Phantom Networks of Finite Chains

TL;DR

This paper develops a precise, compact mathematical model for finite-chain elastomer networks, incorporating fluctuation distributions and elasticity relationships, advancing the understanding of phantom network behavior in molecular chains.

Contribution

It introduces an exact, closed-form representation of finite FJC networks, including fluctuation distributions and a novel elasticity model for phantom networks.

Findings

Exact fit of the probability density function to Treloar's series expression

Derived fluctuation distribution for junctions in finite FJC networks

Developed a new elasticity relationship accounting for junction fluctuations

Abstract

Molecular chains of elastomer networks are modeled as ideal, finite, Freely Jointed Chains (FJCs).
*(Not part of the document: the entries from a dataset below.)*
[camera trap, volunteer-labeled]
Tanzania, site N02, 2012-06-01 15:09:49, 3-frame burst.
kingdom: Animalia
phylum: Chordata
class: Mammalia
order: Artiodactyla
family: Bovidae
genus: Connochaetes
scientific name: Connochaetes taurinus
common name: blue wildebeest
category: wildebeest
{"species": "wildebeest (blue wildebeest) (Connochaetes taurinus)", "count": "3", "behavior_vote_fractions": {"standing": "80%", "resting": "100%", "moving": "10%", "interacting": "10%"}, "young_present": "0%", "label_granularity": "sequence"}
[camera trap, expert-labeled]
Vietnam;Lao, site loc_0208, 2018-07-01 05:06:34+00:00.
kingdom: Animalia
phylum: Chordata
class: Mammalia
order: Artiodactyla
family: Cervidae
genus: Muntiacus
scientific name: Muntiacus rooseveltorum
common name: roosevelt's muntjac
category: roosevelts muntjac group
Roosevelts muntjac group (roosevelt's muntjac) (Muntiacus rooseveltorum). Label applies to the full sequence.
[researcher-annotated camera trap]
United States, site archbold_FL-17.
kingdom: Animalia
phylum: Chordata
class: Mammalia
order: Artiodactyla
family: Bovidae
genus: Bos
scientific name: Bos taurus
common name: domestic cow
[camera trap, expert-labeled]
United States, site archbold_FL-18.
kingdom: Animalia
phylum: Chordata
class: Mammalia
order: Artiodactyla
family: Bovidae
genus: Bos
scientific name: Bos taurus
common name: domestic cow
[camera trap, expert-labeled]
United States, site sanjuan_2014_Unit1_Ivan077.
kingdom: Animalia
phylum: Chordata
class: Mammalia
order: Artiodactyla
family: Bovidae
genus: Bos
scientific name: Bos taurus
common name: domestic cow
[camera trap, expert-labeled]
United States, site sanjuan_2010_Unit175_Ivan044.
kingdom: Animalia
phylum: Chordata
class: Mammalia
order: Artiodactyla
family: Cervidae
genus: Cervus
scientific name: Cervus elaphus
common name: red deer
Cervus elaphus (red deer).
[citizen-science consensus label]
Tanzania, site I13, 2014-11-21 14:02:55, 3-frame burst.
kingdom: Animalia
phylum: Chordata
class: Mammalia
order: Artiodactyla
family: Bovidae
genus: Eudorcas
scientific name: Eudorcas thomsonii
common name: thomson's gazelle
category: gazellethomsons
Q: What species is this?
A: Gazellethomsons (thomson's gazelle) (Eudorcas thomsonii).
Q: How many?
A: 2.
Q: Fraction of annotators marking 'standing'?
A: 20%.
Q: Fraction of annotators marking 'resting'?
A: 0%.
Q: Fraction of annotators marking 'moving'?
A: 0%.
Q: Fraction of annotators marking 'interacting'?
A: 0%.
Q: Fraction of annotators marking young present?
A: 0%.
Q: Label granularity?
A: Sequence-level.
We first develop a compact, closed-form, mathematically accurate representation of this model. We begin with the closed form of the Pade-like approximations for the Inverse Langevin Function, modified by the method by Slater (2003), to map to the ideal FJC model. We fit the generalized form of this expression to exact the series expression by Treloar (1975) for the probability density function. The resulting fit yields the exact expression with respect to the Treloar expression. We verify this exact fit from the precise correlation of the moments from the fitted probability distribution with the analytical FJC distribution moments. These expressions are incorporated into the 8-chain geometry, to yield the affine network elasticity expression. We extend the exact and compact expression of an ideal FJC to determine the fluctuation distribution (about its mean position), of the junction between two ideal FJCs. The fluctuation is the conditional probability of the junction, given the separation of the distal points of the connected FJCs. The fluctuation distribution corresponds to an ideal FJC, whose effective number of segments, decreases linearly with the distal end separation. Finally, we develop the elasticity relationship for such an ideal network whose junctions can fluctuate to reduce the strain energy density. However, this reduction itself decreases with deformation, which is incorporated in developing the elasticity expression for a phantom network of finite chains.